Abiy, whose parents are from the larger Oromo and Amharic groups, said he had felt Ethiopia’s ethnic frictions even when taking office as prime minister, where he felt like a “prisoner.” He said security services dominated by Tigrayans discouraged him from travelling round Ethiopia.
There are more than 80 ethnicities in Ethiopia, which operates as a federation of 10 regions run by separate groups.
Abiy said he had directed reforms to reduce Tigrayans in senior military positions from more than 60 per cent to a quarter of the top brass. Tigrayans make up roughly 6 per cent of the population.
Though urging the more than 45,000 refugees in Sudan to return, Abiy said it was suspicious so many of them were young males and if any had a role in an alleged massacre of non-Tigrayans in Mai Kadra they should face justice.

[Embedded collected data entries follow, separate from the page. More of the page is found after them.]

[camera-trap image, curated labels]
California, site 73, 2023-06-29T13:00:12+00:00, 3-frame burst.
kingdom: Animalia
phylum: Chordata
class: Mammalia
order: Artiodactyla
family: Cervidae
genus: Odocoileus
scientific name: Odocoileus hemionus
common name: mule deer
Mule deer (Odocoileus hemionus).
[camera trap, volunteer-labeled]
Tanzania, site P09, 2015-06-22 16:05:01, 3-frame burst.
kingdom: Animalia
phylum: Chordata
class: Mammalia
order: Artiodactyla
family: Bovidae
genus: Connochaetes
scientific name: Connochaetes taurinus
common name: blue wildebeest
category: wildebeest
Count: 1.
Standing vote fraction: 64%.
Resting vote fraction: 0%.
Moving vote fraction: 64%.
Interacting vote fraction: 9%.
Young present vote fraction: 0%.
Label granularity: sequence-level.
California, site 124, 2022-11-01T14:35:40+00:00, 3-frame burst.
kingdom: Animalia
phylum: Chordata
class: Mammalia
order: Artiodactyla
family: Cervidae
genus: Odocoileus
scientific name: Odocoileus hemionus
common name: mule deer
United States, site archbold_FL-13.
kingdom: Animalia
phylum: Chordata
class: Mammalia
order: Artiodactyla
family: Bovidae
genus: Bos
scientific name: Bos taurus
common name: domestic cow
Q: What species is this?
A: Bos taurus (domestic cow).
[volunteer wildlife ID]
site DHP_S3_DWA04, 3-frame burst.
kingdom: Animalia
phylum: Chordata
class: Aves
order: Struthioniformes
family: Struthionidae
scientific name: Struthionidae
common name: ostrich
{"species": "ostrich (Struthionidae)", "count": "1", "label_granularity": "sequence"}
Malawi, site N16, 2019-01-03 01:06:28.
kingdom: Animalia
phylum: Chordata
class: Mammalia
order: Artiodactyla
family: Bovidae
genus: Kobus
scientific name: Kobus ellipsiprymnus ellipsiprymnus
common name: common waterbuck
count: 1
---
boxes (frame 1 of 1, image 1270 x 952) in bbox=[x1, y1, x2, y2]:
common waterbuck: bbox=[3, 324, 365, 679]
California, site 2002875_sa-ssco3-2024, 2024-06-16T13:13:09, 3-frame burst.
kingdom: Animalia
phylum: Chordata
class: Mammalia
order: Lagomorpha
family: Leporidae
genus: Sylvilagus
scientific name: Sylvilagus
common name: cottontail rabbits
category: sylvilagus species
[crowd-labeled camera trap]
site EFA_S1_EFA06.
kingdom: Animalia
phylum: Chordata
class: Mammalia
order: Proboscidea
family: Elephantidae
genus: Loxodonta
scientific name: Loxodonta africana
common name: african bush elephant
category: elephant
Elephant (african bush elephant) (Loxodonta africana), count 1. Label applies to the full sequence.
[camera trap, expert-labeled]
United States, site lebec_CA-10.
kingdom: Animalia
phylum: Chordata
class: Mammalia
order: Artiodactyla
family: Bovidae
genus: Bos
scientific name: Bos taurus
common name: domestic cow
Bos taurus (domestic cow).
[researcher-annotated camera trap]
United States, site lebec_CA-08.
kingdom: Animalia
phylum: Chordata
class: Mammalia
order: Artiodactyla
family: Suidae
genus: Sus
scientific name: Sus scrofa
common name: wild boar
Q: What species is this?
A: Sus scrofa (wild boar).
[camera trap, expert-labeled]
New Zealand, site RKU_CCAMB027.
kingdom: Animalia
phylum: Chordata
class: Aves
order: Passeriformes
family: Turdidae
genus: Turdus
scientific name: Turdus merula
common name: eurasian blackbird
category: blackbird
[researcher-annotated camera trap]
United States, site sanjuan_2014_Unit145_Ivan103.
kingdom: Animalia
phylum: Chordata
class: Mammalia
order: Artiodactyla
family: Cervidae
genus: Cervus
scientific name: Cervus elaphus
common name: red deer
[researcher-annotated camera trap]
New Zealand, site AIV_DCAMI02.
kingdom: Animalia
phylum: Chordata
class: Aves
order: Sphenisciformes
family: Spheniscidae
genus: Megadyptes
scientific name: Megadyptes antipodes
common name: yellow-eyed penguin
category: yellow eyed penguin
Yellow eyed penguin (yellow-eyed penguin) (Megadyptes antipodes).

The government blamed the killings on a Tigrayan youth group with the aid of local forces, but the TPLF denied any collusion.
INTERNATIONAL CONCERN
Despite the government’s claim of victory, U.S. Secretary of State Mike Pompeo voiced grave concern about the hostilities. In a telephone call with Abiy, Pompeo called for dialogue and a complete end to the fighting, a State Department spokesman said.
He stressed the importance of protecting civilians, including refugees fleeing into Sudan, and giving international humanitarian organizations access to Tigray, the State Department said.
He urged the government to respect the human rights of Tigrayans and all ethnic groups.
UN Secretary-General Antonio Guterres spoke with Abiy on Sunday and called for full respect for human rights and access for humanitarian aid, a UN spokesman said.
“The Secretary General also said that Ethiopia needed a true reconciliation, without discrimination … where every community should feel respected and be part of Ethiopia,” he said.